Task> Pick up the news report on Air New Zealand's booking hold after its final sentence and keep writing it.

Document extract>
+ + + +

Air New Zealand will put a three-week hold on new bookings on its international services into New Zealand to help the Government manage the growing number of arrivals going into managed isolation or quarantine facilities.
Housing minister Megan Woods said this morning that there was rapid growth in the numbers of New Zealanders coming home as the Covid-19 pandemic worsened overseas.
“Our number one priority is stopping the virus at the border, so everyone must go into quarantine or managed isolation. The Government is also talking to other airlines about managing flows,” she said.
“The last thing we need are hastily set up facilities to meet demand, so we must have a manageable number of fit-for-purpose, safe facilities that do the job of stopping Covid at the border.”
Woods and Air Commodore Darryn Webb met with Air New Zealand chief executive Greg Foran last week to discuss ways to jointly manage the increase in arrivals to match the availability of managed isolation beds.
As well as the temporary hold on new bookings for the next three weeks, the airline was also looking at aligning daily arrivals with the capacity available at managed isolation facilities.
Air New Zealand chief commercial and customer officer Cam Wallace said this could mean some customers would need to be moved to another flight.
“We accept this is a necessary short-term measure given the limited capacity in quarantine facilities and we’re keen to do what we can to help New Zealand’s continued success in its fight against Covid-19,” he said.
People who had already booked flights with the airline would still be able to enter New Zealand, subject to availability of quarantine space.
There were currently nearly 6000 people across 28 managed isolation facilities in New Zealand.

+ + + +

Items from a data source
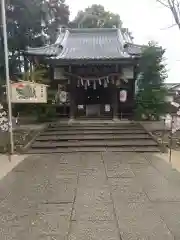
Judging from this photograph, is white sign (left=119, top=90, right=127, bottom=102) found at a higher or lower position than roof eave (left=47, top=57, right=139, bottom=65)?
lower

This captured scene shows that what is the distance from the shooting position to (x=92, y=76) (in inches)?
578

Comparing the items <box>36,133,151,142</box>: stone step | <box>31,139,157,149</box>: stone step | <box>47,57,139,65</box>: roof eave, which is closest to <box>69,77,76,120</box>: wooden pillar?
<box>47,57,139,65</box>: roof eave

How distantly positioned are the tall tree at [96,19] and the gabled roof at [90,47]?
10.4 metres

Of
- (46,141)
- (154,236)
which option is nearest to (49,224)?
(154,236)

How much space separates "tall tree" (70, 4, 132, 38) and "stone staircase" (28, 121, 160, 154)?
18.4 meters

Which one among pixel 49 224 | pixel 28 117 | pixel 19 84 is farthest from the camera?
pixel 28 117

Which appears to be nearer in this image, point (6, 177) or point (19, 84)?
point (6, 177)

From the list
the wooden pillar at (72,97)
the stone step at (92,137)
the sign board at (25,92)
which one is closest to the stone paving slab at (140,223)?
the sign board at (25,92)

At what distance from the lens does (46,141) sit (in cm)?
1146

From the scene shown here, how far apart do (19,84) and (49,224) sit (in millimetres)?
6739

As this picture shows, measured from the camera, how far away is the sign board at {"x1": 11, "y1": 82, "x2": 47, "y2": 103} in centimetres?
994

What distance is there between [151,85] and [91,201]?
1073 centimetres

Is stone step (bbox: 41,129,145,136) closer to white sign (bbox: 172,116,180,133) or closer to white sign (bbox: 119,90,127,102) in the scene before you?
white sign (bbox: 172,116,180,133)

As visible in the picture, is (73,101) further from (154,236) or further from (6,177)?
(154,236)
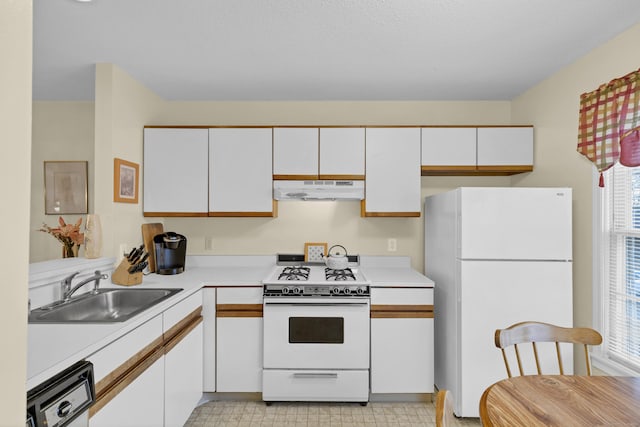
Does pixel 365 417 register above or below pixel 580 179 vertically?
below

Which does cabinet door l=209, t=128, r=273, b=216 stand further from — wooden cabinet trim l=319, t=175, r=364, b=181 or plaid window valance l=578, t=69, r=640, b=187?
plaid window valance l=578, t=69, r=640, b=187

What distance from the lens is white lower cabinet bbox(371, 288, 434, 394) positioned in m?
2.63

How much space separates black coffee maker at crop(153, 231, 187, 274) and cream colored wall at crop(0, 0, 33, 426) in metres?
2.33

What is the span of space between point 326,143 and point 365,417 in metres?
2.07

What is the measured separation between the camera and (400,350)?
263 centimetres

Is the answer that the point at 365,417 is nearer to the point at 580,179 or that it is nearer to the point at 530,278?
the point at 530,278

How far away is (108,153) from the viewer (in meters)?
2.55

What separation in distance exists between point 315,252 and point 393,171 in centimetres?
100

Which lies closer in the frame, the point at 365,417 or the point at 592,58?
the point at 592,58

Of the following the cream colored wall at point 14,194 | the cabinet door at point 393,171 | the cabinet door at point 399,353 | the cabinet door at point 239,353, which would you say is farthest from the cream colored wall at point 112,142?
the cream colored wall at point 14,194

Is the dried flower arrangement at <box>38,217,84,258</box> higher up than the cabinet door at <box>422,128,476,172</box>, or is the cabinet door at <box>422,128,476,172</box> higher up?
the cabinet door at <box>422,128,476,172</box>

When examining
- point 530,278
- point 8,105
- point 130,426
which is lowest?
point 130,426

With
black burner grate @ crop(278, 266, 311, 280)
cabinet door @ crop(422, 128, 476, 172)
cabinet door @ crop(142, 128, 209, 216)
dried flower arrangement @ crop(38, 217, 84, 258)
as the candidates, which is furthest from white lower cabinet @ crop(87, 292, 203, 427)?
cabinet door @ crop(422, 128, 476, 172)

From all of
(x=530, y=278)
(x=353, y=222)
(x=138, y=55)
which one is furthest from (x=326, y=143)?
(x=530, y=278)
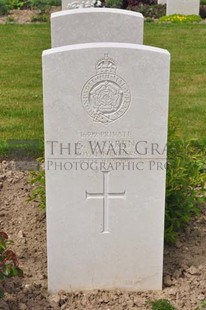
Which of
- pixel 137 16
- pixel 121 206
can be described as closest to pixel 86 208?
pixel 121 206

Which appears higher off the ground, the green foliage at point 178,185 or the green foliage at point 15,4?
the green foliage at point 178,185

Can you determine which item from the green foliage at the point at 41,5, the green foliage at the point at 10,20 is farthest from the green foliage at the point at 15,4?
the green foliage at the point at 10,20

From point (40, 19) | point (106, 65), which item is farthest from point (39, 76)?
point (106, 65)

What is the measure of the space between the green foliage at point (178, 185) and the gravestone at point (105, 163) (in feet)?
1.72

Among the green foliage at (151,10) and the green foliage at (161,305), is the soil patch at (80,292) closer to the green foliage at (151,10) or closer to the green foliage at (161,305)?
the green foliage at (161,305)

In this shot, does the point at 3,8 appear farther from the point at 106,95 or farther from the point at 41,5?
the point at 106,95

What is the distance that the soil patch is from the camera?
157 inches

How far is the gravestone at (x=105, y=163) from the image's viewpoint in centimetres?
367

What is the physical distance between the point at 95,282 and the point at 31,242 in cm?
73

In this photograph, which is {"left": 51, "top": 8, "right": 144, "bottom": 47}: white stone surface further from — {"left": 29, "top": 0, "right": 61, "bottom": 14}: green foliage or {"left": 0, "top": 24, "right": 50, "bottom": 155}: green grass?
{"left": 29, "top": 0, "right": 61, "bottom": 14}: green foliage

+ + + +

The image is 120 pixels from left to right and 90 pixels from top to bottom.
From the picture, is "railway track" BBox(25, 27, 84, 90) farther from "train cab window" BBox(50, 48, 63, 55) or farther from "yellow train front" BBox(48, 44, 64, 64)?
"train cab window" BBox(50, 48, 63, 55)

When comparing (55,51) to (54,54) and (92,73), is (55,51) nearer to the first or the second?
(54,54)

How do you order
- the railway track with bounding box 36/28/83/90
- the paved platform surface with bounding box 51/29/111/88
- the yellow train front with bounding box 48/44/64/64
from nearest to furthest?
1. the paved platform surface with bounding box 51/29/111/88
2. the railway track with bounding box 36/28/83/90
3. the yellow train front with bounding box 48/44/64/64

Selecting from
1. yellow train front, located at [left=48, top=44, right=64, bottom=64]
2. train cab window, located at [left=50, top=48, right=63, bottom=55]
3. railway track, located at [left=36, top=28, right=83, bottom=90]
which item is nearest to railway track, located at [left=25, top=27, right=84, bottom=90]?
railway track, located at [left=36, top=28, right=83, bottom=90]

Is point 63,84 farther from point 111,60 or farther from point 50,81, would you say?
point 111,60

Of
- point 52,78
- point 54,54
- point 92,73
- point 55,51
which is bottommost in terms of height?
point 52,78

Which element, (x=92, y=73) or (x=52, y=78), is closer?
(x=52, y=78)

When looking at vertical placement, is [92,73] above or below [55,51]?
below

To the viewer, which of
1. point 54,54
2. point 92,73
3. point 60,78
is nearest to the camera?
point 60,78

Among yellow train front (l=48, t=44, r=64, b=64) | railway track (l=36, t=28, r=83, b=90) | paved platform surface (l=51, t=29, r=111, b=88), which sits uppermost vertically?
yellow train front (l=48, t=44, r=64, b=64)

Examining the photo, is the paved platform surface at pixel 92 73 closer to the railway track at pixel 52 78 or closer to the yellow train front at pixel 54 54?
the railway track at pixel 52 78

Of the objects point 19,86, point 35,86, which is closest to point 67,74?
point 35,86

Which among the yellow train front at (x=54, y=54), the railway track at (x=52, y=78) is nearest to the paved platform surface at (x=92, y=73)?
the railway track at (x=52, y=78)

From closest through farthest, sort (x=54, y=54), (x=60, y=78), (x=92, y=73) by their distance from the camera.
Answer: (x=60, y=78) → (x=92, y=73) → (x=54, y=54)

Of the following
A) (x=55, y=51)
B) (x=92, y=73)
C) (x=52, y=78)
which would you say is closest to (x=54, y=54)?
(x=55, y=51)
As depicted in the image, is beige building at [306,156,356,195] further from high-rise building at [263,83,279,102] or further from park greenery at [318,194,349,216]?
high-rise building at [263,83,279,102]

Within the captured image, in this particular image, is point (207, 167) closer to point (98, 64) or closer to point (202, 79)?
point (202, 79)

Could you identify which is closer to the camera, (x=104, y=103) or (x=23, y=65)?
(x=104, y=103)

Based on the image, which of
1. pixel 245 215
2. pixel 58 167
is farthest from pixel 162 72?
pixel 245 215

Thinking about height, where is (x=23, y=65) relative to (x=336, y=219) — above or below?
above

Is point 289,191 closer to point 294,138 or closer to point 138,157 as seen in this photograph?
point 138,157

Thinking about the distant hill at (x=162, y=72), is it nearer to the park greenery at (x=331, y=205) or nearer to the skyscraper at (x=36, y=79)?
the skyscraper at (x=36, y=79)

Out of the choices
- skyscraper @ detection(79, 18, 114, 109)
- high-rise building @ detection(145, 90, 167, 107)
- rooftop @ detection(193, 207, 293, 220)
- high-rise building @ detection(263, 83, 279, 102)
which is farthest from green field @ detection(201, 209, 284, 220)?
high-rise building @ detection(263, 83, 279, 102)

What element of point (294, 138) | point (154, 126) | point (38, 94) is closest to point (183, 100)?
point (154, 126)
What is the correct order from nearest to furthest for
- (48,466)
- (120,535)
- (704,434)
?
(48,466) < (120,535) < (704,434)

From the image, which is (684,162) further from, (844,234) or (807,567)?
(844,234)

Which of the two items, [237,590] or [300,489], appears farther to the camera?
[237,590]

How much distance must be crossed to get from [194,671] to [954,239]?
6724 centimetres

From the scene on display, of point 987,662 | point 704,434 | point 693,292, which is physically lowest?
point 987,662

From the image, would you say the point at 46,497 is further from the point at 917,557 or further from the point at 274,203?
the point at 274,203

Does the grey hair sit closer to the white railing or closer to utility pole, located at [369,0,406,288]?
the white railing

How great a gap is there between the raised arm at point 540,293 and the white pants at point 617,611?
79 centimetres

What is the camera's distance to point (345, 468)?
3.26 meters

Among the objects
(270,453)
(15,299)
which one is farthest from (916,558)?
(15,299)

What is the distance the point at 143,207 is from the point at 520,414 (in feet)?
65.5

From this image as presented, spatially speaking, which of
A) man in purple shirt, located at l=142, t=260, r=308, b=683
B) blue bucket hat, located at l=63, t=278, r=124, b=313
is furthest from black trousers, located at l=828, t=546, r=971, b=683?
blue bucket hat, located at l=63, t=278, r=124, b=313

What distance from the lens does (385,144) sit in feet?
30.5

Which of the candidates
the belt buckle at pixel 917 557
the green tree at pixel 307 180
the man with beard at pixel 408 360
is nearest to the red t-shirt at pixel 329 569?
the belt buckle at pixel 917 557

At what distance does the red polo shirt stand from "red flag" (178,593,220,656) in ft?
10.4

+ + + +

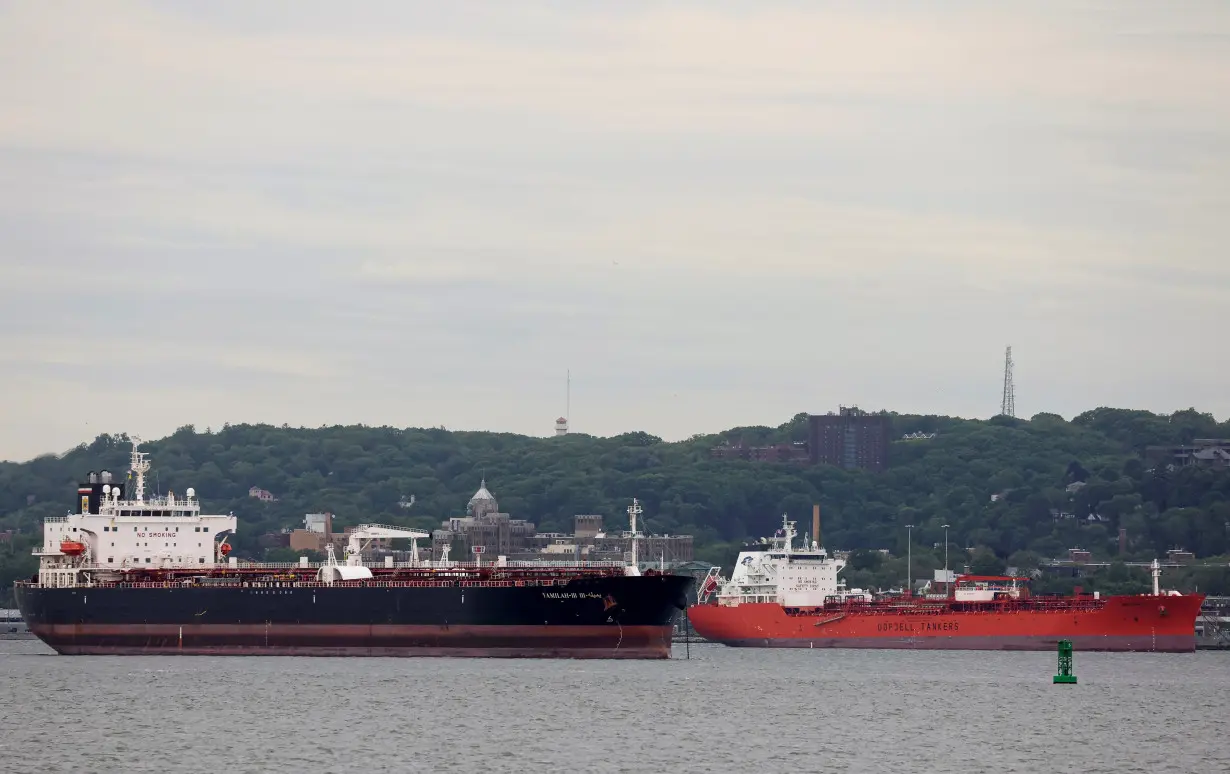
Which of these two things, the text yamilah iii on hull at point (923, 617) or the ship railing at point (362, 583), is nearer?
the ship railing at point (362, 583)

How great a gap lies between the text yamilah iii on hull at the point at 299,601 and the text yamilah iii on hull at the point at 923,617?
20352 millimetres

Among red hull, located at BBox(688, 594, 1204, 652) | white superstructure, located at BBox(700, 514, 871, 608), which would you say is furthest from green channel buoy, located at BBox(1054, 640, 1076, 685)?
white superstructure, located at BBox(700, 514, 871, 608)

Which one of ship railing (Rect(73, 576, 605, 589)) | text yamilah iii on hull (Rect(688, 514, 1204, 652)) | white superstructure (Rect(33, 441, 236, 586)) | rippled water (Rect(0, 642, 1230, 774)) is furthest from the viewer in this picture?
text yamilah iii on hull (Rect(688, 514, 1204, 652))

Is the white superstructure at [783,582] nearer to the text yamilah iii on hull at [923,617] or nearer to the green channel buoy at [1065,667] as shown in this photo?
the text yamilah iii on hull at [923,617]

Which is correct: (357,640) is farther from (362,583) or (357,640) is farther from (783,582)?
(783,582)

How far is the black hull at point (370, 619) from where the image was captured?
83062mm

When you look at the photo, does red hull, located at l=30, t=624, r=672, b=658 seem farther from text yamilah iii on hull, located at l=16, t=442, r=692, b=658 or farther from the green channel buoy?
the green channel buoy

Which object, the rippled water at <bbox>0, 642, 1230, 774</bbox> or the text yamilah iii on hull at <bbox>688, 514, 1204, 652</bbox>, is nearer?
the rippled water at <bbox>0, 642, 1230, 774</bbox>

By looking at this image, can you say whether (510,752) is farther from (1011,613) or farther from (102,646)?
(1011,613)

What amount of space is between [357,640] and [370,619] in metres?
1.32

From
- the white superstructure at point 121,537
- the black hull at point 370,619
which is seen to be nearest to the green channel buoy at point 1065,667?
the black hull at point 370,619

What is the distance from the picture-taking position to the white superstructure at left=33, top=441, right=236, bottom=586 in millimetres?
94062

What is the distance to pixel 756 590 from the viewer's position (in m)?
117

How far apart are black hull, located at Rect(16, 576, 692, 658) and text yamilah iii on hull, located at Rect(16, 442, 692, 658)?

+ + + +

Task result>
Air Commodore Darryn Webb said the Government was looking at scaling up more spaces “all the time”.
“Standing up new capacity at the required levels for people to stay in for 14 days of isolation is a hugely complex undertaking; it needs appropriate levels of health and other services nearby, New Zealand Defence Force personnel, and extra security to ensure that people are looked after properly so the risk of Covid getting out into the community is minimised,” he said.
More than 26,400 people have been through managed isolation and quarantine since 26 March.
“These temporary measures will ease the current demand on facilities while additional supply is brought on line. In the past three weeks we have brought on capacity of ten new facilities for 2000 more people, and have a plan to bring on another 750 places in the coming weeks,” said Webb.
“The pause on new bookings will be short-term, and allows us to increase supply to match forecast demand over the coming weeks.”
Outbound Air New Zealand services from New Zealand to international ports were not affected by the Government restrictions, nor were domestic services.